__WHAT THE EXERCISE ASKS__
Hand back the entries below exactly.

Collected data entries:
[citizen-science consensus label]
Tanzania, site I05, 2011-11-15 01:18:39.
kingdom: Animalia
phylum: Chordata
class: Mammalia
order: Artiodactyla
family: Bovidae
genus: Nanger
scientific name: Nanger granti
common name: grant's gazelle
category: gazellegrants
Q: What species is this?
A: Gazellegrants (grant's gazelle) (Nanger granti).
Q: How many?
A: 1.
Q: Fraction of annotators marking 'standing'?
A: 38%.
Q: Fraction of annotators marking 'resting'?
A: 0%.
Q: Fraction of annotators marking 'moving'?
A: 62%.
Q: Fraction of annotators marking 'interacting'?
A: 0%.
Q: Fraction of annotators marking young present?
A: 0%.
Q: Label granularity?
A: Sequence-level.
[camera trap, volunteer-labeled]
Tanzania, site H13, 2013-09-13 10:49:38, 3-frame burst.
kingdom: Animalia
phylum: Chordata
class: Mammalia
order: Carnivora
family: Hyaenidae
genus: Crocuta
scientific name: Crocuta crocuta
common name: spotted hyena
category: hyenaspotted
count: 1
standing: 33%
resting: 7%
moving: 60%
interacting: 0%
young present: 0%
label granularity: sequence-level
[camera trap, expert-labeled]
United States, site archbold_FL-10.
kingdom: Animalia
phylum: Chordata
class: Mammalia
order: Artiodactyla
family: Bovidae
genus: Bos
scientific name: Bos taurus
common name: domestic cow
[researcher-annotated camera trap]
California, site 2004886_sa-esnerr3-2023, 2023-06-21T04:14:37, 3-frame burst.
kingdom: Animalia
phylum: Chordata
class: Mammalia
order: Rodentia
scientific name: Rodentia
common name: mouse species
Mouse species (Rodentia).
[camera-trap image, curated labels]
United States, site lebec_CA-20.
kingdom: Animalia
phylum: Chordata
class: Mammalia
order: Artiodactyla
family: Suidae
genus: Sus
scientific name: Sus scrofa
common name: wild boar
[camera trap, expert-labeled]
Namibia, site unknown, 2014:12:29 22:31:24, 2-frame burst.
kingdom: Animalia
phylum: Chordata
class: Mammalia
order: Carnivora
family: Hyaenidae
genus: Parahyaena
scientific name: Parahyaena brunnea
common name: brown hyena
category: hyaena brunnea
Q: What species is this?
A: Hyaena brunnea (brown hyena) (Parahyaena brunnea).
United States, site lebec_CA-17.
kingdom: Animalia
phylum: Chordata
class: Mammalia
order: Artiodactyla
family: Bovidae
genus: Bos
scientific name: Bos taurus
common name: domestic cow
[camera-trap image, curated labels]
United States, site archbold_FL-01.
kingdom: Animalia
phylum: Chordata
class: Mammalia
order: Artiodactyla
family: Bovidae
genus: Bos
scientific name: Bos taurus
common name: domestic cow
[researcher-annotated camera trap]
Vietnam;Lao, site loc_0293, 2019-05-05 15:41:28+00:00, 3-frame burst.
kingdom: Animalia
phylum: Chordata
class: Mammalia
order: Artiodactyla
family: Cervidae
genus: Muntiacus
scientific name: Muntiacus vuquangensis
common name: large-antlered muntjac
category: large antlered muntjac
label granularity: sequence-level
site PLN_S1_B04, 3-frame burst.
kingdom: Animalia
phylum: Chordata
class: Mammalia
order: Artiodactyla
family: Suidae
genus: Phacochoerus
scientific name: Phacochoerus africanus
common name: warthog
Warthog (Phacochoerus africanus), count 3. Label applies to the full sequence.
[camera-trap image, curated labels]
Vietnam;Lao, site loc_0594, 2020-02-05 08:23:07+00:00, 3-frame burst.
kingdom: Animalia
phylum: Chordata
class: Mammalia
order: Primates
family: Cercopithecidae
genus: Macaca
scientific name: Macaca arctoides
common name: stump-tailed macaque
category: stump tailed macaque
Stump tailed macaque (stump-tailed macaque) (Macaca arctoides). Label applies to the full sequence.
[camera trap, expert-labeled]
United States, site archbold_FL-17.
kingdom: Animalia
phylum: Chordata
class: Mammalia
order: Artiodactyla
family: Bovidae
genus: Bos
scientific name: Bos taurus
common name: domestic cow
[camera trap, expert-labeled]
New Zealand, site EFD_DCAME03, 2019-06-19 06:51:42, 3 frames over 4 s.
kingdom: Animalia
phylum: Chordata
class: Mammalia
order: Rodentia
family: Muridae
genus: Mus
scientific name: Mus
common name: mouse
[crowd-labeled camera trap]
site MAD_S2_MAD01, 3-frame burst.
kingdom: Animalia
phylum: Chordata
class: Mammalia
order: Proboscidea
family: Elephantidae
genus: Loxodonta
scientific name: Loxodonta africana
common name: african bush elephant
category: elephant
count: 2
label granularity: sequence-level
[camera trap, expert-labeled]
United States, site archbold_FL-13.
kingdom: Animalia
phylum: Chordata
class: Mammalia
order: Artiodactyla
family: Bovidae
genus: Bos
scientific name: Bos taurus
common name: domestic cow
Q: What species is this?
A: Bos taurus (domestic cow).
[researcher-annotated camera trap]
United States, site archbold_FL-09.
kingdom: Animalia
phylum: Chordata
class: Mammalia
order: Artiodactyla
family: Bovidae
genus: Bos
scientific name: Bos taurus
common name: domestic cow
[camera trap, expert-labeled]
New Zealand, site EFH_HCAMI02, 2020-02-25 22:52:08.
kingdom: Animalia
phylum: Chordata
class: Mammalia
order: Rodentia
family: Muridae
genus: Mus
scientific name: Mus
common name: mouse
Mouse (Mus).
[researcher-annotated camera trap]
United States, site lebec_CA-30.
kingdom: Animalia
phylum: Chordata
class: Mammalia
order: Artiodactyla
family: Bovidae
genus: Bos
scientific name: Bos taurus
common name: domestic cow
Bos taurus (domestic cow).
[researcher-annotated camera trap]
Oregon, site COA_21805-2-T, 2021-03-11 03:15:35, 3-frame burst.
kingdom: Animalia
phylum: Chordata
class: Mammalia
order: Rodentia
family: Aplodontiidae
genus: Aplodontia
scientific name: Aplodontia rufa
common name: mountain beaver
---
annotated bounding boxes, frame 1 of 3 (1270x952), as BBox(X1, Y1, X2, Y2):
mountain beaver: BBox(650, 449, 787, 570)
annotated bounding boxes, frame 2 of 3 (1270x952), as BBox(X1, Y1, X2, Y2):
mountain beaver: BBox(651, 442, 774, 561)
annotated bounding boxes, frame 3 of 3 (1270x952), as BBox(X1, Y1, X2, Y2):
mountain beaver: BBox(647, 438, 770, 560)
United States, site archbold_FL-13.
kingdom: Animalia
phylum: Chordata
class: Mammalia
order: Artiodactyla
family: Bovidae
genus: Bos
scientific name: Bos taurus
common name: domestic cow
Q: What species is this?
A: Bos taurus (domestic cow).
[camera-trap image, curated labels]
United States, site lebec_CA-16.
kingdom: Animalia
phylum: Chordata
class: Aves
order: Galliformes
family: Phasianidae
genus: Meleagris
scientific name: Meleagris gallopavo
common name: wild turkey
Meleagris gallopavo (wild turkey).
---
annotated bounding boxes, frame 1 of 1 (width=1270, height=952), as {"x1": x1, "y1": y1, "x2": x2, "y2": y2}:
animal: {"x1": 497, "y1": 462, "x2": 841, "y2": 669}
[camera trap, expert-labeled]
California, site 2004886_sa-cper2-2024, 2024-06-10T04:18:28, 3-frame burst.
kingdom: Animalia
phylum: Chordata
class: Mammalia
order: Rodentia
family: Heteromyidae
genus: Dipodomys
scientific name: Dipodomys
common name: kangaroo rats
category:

__ANSWER FOR THE TASK__
[citizen-science consensus label]
Tanzania, site I05, 2011-11-15 01:18:39.
kingdom: Animalia
phylum: Chordata
class: Mammalia
order: Artiodactyla
family: Bovidae
genus: Nanger
scientific name: Nanger granti
common name: grant's gazelle
category: gazellegrants
Q: What species is this?
A: Gazellegrants (grant's gazelle) (Nanger granti).
Q: How many?
A: 1.
Q: Fraction of annotators marking 'standing'?
A: 38%.
Q: Fraction of annotators marking 'resting'?
A: 0%.
Q: Fraction of annotators marking 'moving'?
A: 62%.
Q: Fraction of annotators marking 'interacting'?
A: 0%.
Q: Fraction of annotators marking young present?
A: 0%.
Q: Label granularity?
A: Sequence-level.
[camera trap, volunteer-labeled]
Tanzania, site H13, 2013-09-13 10:49:38, 3-frame burst.
kingdom: Animalia
phylum: Chordata
class: Mammalia
order: Carnivora
family: Hyaenidae
genus: Crocuta
scientific name: Crocuta crocuta
common name: spotted hyena
category: hyenaspotted
count: 1
standing: 33%
resting: 7%
moving: 60%
interacting: 0%
young present: 0%
label granularity: sequence-level
[camera trap, expert-labeled]
United States, site archbold_FL-10.
kingdom: Animalia
phylum: Chordata
class: Mammalia
order: Artiodactyla
family: Bovidae
genus: Bos
scientific name: Bos taurus
common name: domestic cow
[researcher-annotated camera trap]
California, site 2004886_sa-esnerr3-2023, 2023-06-21T04:14:37, 3-frame burst.
kingdom: Animalia
phylum: Chordata
class: Mammalia
order: Rodentia
scientific name: Rodentia
common name: mouse species
Mouse species (Rodentia).
[camera-trap image, curated labels]
United States, site lebec_CA-20.
kingdom: Animalia
phylum: Chordata
class: Mammalia
order: Artiodactyla
family: Suidae
genus: Sus
scientific name: Sus scrofa
common name: wild boar
[camera trap, expert-labeled]
Namibia, site unknown, 2014:12:29 22:31:24, 2-frame burst.
kingdom: Animalia
phylum: Chordata
class: Mammalia
order: Carnivora
family: Hyaenidae
genus: Parahyaena
scientific name: Parahyaena brunnea
common name: brown hyena
category: hyaena brunnea
Q: What species is this?
A: Hyaena brunnea (brown hyena) (Parahyaena brunnea).
United States, site lebec_CA-17.
kingdom: Animalia
phylum: Chordata
class: Mammalia
order: Artiodactyla
family: Bovidae
genus: Bos
scientific name: Bos taurus
common name: domestic cow
[camera-trap image, curated labels]
United States, site archbold_FL-01.
kingdom: Animalia
phylum: Chordata
class: Mammalia
order: Artiodactyla
family: Bovidae
genus: Bos
scientific name: Bos taurus
common name: domestic cow
[researcher-annotated camera trap]
Vietnam;Lao, site loc_0293, 2019-05-05 15:41:28+00:00, 3-frame burst.
kingdom: Animalia
phylum: Chordata
class: Mammalia
order: Artiodactyla
family: Cervidae
genus: Muntiacus
scientific name: Muntiacus vuquangensis
common name: large-antlered muntjac
category: large antlered muntjac
label granularity: sequence-level
site PLN_S1_B04, 3-frame burst.
kingdom: Animalia
phylum: Chordata
class: Mammalia
order: Artiodactyla
family: Suidae
genus: Phacochoerus
scientific name: Phacochoerus africanus
common name: warthog
Warthog (Phacochoerus africanus), count 3. Label applies to the full sequence.
[camera-trap image, curated labels]
Vietnam;Lao, site loc_0594, 2020-02-05 08:23:07+00:00, 3-frame burst.
kingdom: Animalia
phylum: Chordata
class: Mammalia
order: Primates
family: Cercopithecidae
genus: Macaca
scientific name: Macaca arctoides
common name: stump-tailed macaque
category: stump tailed macaque
Stump tailed macaque (stump-tailed macaque) (Macaca arctoides). Label applies to the full sequence.
[camera trap, expert-labeled]
United States, site archbold_FL-17.
kingdom: Animalia
phylum: Chordata
class: Mammalia
order: Artiodactyla
family: Bovidae
genus: Bos
scientific name: Bos taurus
common name: domestic cow
[camera trap, expert-labeled]
New Zealand, site EFD_DCAME03, 2019-06-19 06:51:42, 3 frames over 4 s.
kingdom: Animalia
phylum: Chordata
class: Mammalia
order: Rodentia
family: Muridae
genus: Mus
scientific name: Mus
common name: mouse
[crowd-labeled camera trap]
site MAD_S2_MAD01, 3-frame burst.
kingdom: Animalia
phylum: Chordata
class: Mammalia
order: Proboscidea
family: Elephantidae
genus: Loxodonta
scientific name: Loxodonta africana
common name: african bush elephant
category: elephant
count: 2
label granularity: sequence-level
[camera trap, expert-labeled]
United States, site archbold_FL-13.
kingdom: Animalia
phylum: Chordata
class: Mammalia
order: Artiodactyla
family: Bovidae
genus: Bos
scientific name: Bos taurus
common name: domestic cow
Q: What species is this?
A: Bos taurus (domestic cow).
[researcher-annotated camera trap]
United States, site archbold_FL-09.
kingdom: Animalia
phylum: Chordata
class: Mammalia
order: Artiodactyla
family: Bovidae
genus: Bos
scientific name: Bos taurus
common name: domestic cow
[camera trap, expert-labeled]
New Zealand, site EFH_HCAMI02, 2020-02-25 22:52:08.
kingdom: Animalia
phylum: Chordata
class: Mammalia
order: Rodentia
family: Muridae
genus: Mus
scientific name: Mus
common name: mouse
Mouse (Mus).
[researcher-annotated camera trap]
United States, site lebec_CA-30.
kingdom: Animalia
phylum: Chordata
class: Mammalia
order: Artiodactyla
family: Bovidae
genus: Bos
scientific name: Bos taurus
common name: domestic cow
Bos taurus (domestic cow).
[researcher-annotated camera trap]
Oregon, site COA_21805-2-T, 2021-03-11 03:15:35, 3-frame burst.
kingdom: Animalia
phylum: Chordata
class: Mammalia
order: Rodentia
family: Aplodontiidae
genus: Aplodontia
scientific name: Aplodontia rufa
common name: mountain beaver
---
annotated bounding boxes, frame 1 of 3 (1270x952), as BBox(X1, Y1, X2, Y2):
mountain beaver: BBox(650, 449, 787, 570)
annotated bounding boxes, frame 2 of 3 (1270x952), as BBox(X1, Y1, X2, Y2):
mountain beaver: BBox(651, 442, 774, 561)
annotated bounding boxes, frame 3 of 3 (1270x952), as BBox(X1, Y1, X2, Y2):
mountain beaver: BBox(647, 438, 770, 560)
United States, site archbold_FL-13.
kingdom: Animalia
phylum: Chordata
class: Mammalia
order: Artiodactyla
family: Bovidae
genus: Bos
scientific name: Bos taurus
common name: domestic cow
Q: What species is this?
A: Bos taurus (domestic cow).
[camera-trap image, curated labels]
United States, site lebec_CA-16.
kingdom: Animalia
phylum: Chordata
class: Aves
order: Galliformes
family: Phasianidae
genus: Meleagris
scientific name: Meleagris gallopavo
common name: wild turkey
Meleagris gallopavo (wild turkey).
---
annotated bounding boxes, frame 1 of 1 (width=1270, height=952), as {"x1": x1, "y1": y1, "x2": x2, "y2": y2}:
animal: {"x1": 497, "y1": 462, "x2": 841, "y2": 669}
[camera trap, expert-labeled]
California, site 2004886_sa-cper2-2024, 2024-06-10T04:18:28, 3-frame burst.
kingdom: Animalia
phylum: Chordata
class: Mammalia
order: Rodentia
family: Heteromyidae
genus: Dipodomys
scientific name: Dipodomys
common name: kangaroo rats
category:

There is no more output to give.